> **Job**
Convert each line of the listing below into a row of a Markdown table with the columns Row and Line, numbering the rows in order and omitting blank lines.

> **Exercise materials**
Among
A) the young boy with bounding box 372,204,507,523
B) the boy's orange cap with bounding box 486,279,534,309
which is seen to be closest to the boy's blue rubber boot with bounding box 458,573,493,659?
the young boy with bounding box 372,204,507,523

> **Finished answer**
| Row | Line |
|---|---|
| 1 | Among |
| 2 | A) the young boy with bounding box 372,204,507,523 |
| 3 | B) the boy's orange cap with bounding box 486,279,534,309 |
| 4 | which is seen to be closest to the boy's blue rubber boot with bounding box 458,573,493,659? |
| 5 | the young boy with bounding box 372,204,507,523 |